La serie è prodotta da Mario Gianani e Lorenzo Mieli con Lorenzo Gangarossa per Wildside, società del gruppo Fremantle, in coproduzione con Arte France, The New Life Company e Kwaï.

La protagonista è l’esordiente Giulia Dragotto nel ruolo di Anna e con lei il giovanissimo Alessandro Pecorella. Nel cast troviamo anche Elena Lietti (la mamma Maria Grazia), Roberta Mattei (“La Picciridduna”), Clara Tramontano (Angelica), Giovanni Mavilla (Pietro).

La serie nelle parole di chi l’ha vista nascere

«La Sicilia doveva emergere nella bellezza dei suoi cieli, del suo mare incontaminato. La natura, libera dagli adulti, doveva emergere come la vera protagonista della serie. I resti della civiltà pietosamente coperti dal verde che riconquista i suoi spazi naturali. Credo che dalla collaborazione di tutti sia nata una serie solare ma che in un attimo, senza preavvisi, diventa buia e paurosa. Sono soddisfatto del risultato di questo lavoro», ha precisato Niccolò Ammaniti.

«Questa serie parla di una reciproca implicazione tra bene e male, una visione del mondo retributiva o per cui la grazia arriva così; se ti apri a quella visione allora è la compassione e l’ironia che guida la scrittura, non il colpo di scena», ha sottolineato Francesca Manieri, co-sceneggiatrice.

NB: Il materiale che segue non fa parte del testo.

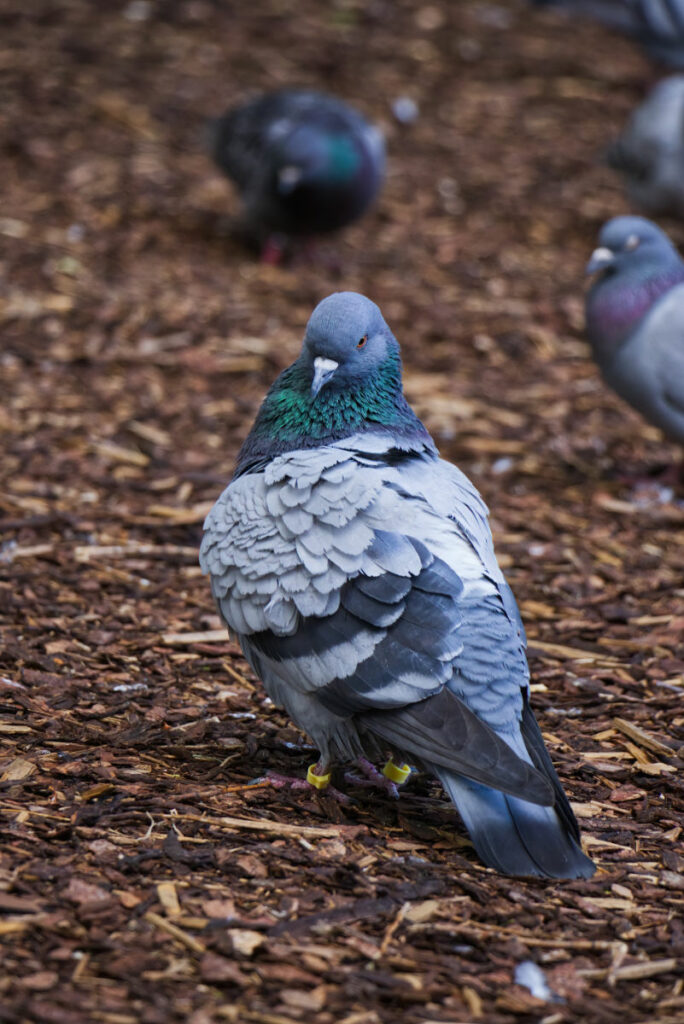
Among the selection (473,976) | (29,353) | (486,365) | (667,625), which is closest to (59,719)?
(473,976)

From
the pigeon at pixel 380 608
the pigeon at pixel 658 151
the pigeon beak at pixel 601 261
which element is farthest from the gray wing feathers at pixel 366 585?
the pigeon at pixel 658 151

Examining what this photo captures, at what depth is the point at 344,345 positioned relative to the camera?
4.26 m

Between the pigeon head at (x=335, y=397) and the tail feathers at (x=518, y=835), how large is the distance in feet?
3.95

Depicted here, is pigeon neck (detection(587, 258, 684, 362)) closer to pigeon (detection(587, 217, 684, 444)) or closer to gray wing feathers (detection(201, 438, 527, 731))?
pigeon (detection(587, 217, 684, 444))

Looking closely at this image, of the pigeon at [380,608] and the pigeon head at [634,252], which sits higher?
the pigeon head at [634,252]

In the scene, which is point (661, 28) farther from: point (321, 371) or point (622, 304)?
point (321, 371)

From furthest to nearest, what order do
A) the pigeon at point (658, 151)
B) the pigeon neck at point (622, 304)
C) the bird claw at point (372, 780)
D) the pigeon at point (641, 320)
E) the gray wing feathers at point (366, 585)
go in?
the pigeon at point (658, 151) < the pigeon neck at point (622, 304) < the pigeon at point (641, 320) < the bird claw at point (372, 780) < the gray wing feathers at point (366, 585)

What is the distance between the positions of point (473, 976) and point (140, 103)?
9.59 metres

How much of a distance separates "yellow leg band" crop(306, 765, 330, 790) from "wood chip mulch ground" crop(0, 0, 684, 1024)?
53 mm

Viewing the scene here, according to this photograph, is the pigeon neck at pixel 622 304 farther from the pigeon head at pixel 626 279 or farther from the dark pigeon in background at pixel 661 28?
the dark pigeon in background at pixel 661 28

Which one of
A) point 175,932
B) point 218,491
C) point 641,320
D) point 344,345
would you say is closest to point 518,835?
point 175,932

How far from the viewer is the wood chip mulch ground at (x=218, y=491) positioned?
325 centimetres

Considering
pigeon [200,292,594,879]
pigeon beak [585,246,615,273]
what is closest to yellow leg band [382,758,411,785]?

«L’eredità è nelle azioni di questa donna indipendente autonoma libera da vincoli fedele a se stessa e ai bambini. L’eredità è in quel libro, in quel gesto così essenziale ed eroico di intuire quello che sta arrivando prima degli altri e scrivere un manuale di sopravvivenza per un mondo senza adulti con indicazioni molto pratiche e indicazioni che hanno a che fare con la memoria, l’importanza del racconto e il tenere unita la famiglia. Questa mamma diventerà il motore di tutta la ricerca del fratellino scomparso», ha raccontato Elena Lietti.

«Se vogliamo trovare un elemento che rafforza la scelta è proprio dove la serie ti porta. È chiaro che prende le mosse da un contesto complicato. È evidente che ormai siamo talmente tanto circondati dal tema del Coronavirus che diventa difficile parlare di altro. Il virus fa paura ma Anna è un viaggio completamente diverso, una grande opportunità di distrarsi con un viaggio pieno di speranza che ti porta subito nella dimensione di un’avventura unica. Convivono amore, sfida, crudeltà e speranza, Ammaniti si conferma uno straordinario, geniale creatore di storie», ha affermato Nicola Maccanico, Executive Vice President Programming Sky Italia.

Il bambino in Ammaniti

In una serie tv dove i bambini sono i veri protagonisti ci domandiamo: che bambino era Niccolò Ammaniti? «Da bambino mi facevo molto gli affari miei; andavo a scuola a piedi e mi chiedevo perché dovevo andare a scuola, oppure come mai non si può essere liberi come gli animali. Però non facevo nulla e accettavo tutto mi chiudevo. L’ipotesi di un mondo altro dove rifugiarmi è sempre stata la base delle mie storie. Ero un bambino che adorava raccontarsi delle storie».